TASK TO COMPLETE: Reproduce every line of the data below word for word, but leave the pictures out.

DATA EXTRACT:
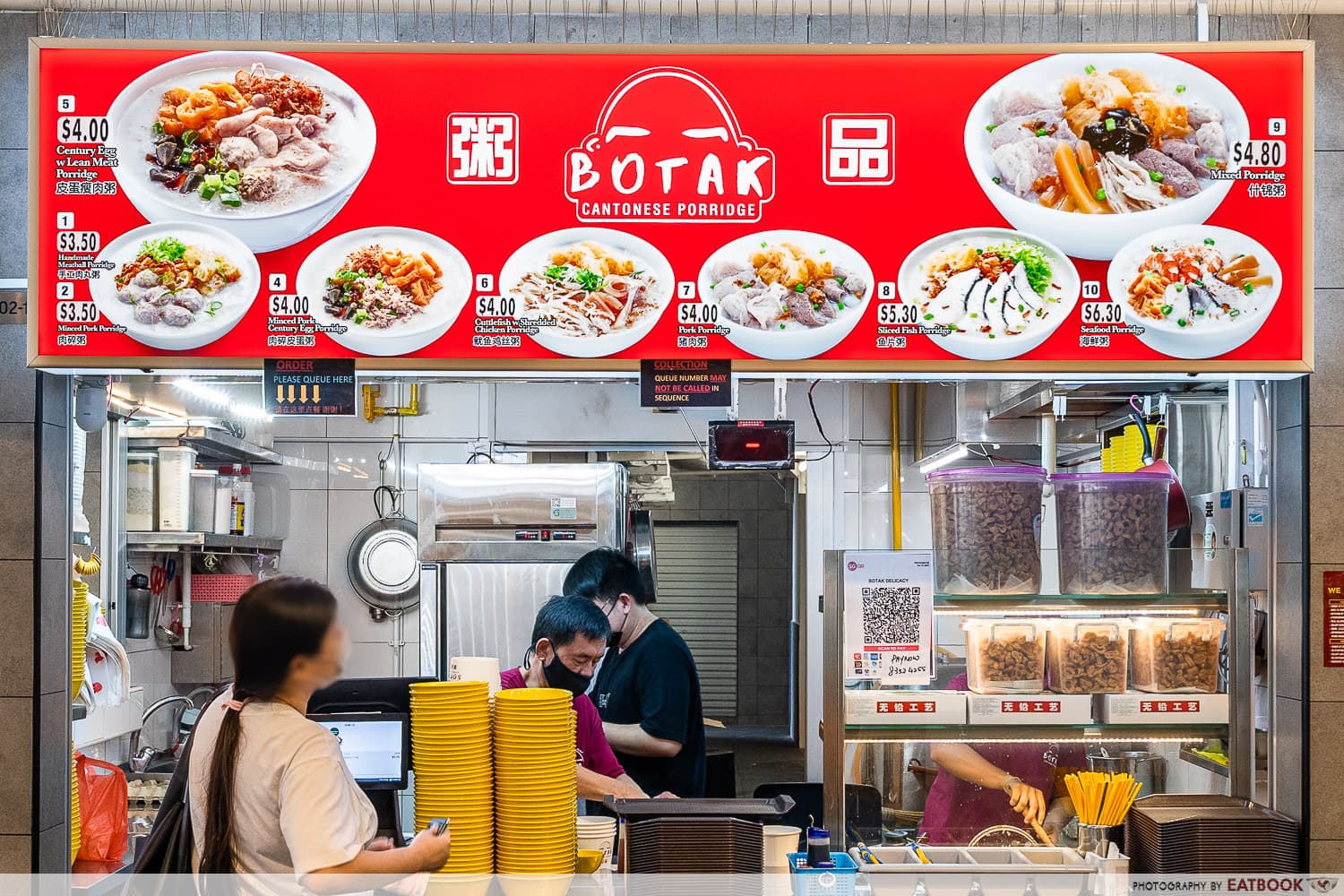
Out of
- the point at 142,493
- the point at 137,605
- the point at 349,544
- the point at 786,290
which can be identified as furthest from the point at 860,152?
the point at 349,544

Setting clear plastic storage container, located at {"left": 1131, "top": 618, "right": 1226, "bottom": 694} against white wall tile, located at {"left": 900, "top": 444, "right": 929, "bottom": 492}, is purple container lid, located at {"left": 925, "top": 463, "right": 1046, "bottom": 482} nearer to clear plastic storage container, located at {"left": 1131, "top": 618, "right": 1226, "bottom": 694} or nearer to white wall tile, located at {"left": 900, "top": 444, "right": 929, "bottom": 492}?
clear plastic storage container, located at {"left": 1131, "top": 618, "right": 1226, "bottom": 694}

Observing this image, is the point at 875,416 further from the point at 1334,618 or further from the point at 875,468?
the point at 1334,618

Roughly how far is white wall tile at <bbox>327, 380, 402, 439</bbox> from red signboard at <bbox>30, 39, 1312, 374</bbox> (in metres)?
3.63

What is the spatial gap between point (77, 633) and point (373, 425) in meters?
3.45

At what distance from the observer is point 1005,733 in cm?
302

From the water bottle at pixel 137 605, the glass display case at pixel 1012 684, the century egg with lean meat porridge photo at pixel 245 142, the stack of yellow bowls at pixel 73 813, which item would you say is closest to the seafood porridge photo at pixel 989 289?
the glass display case at pixel 1012 684

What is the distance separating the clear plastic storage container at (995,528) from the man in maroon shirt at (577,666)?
1191mm

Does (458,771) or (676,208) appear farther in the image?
(676,208)

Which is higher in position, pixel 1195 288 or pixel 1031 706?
pixel 1195 288

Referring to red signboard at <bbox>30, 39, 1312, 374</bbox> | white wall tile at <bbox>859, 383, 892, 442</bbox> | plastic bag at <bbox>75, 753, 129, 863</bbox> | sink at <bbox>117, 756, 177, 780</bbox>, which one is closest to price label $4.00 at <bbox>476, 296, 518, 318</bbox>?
red signboard at <bbox>30, 39, 1312, 374</bbox>

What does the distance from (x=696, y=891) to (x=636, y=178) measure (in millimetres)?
1722

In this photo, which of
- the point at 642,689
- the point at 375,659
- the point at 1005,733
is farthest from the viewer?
the point at 375,659

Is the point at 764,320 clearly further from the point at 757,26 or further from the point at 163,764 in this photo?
the point at 163,764

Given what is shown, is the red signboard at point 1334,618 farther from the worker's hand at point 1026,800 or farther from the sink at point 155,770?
the sink at point 155,770
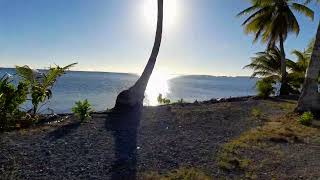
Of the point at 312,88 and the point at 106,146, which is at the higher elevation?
the point at 312,88

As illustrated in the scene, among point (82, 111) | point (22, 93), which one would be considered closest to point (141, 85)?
point (82, 111)

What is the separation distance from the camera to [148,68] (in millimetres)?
17578

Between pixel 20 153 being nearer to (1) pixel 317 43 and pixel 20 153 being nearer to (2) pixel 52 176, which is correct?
(2) pixel 52 176

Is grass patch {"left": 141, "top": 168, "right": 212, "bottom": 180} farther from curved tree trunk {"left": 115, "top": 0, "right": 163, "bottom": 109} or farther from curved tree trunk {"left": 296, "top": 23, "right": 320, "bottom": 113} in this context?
curved tree trunk {"left": 296, "top": 23, "right": 320, "bottom": 113}

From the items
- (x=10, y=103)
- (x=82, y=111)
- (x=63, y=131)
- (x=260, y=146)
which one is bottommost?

OUTPUT OF THE TASK:
Out of
- the point at 142,493
- the point at 137,605
- the point at 349,544
- the point at 786,290
which can be identified as furthest from the point at 860,152?
the point at 349,544

Setting clear plastic storage container, located at {"left": 1131, "top": 618, "right": 1226, "bottom": 694} against white wall tile, located at {"left": 900, "top": 444, "right": 929, "bottom": 492}, is purple container lid, located at {"left": 925, "top": 463, "right": 1046, "bottom": 482} nearer to clear plastic storage container, located at {"left": 1131, "top": 618, "right": 1226, "bottom": 694} or nearer to white wall tile, located at {"left": 900, "top": 444, "right": 929, "bottom": 492}?
clear plastic storage container, located at {"left": 1131, "top": 618, "right": 1226, "bottom": 694}

Observing this image, is the point at 875,416 further from the point at 1334,618 or further from the point at 875,468?
the point at 1334,618

Roughly how far is white wall tile at <bbox>327, 380, 402, 439</bbox> from red signboard at <bbox>30, 39, 1312, 374</bbox> (in metres)?
3.63

What is the spatial gap between point (77, 633) and point (373, 425) in meters?
3.45

At what distance from the observer is point 1005,733 in cm?
302

From the water bottle at pixel 137 605, the glass display case at pixel 1012 684, the century egg with lean meat porridge photo at pixel 245 142, the stack of yellow bowls at pixel 73 813, which item would you say is closest to the seafood porridge photo at pixel 989 289?
the glass display case at pixel 1012 684

What is the distance separating the clear plastic storage container at (995,528) from the man in maroon shirt at (577,666)?
1191mm

Does (458,771) or (676,208) appear farther in the image?
(676,208)

Which is higher in position, pixel 1195 288 or pixel 1031 706?
pixel 1195 288

Referring to red signboard at <bbox>30, 39, 1312, 374</bbox> | white wall tile at <bbox>859, 383, 892, 442</bbox> | plastic bag at <bbox>75, 753, 129, 863</bbox> | sink at <bbox>117, 756, 177, 780</bbox>, which one is closest to price label $4.00 at <bbox>476, 296, 518, 318</bbox>?
red signboard at <bbox>30, 39, 1312, 374</bbox>

What does the distance from (x=696, y=891) to (x=636, y=178) measure (in millimetres)?
1722

In this photo, which of
- the point at 642,689
- the point at 375,659
- the point at 1005,733
is farthest from the viewer?
the point at 375,659

Is the point at 764,320 clearly further from the point at 757,26 or further from the point at 163,764 in this photo?
the point at 163,764

Given what is shown, is the red signboard at point 1334,618 farther from the worker's hand at point 1026,800 or farther from the sink at point 155,770?
the sink at point 155,770
Of the point at 312,88 and the point at 106,146, which is at the higher elevation?
the point at 312,88

As illustrated in the scene, among point (82, 111) | point (22, 93), which one would be considered closest to point (141, 85)?
point (82, 111)

What is the separation distance from the camera to [148,68] (in millimetres)?
17578

Between pixel 20 153 being nearer to (1) pixel 317 43 and pixel 20 153 being nearer to (2) pixel 52 176, which is correct?
(2) pixel 52 176

Is grass patch {"left": 141, "top": 168, "right": 212, "bottom": 180} farther from curved tree trunk {"left": 115, "top": 0, "right": 163, "bottom": 109} or farther from curved tree trunk {"left": 296, "top": 23, "right": 320, "bottom": 113} in this context?
curved tree trunk {"left": 296, "top": 23, "right": 320, "bottom": 113}

From the items
- (x=10, y=103)
- (x=82, y=111)
- (x=63, y=131)
- (x=260, y=146)
which one is bottommost?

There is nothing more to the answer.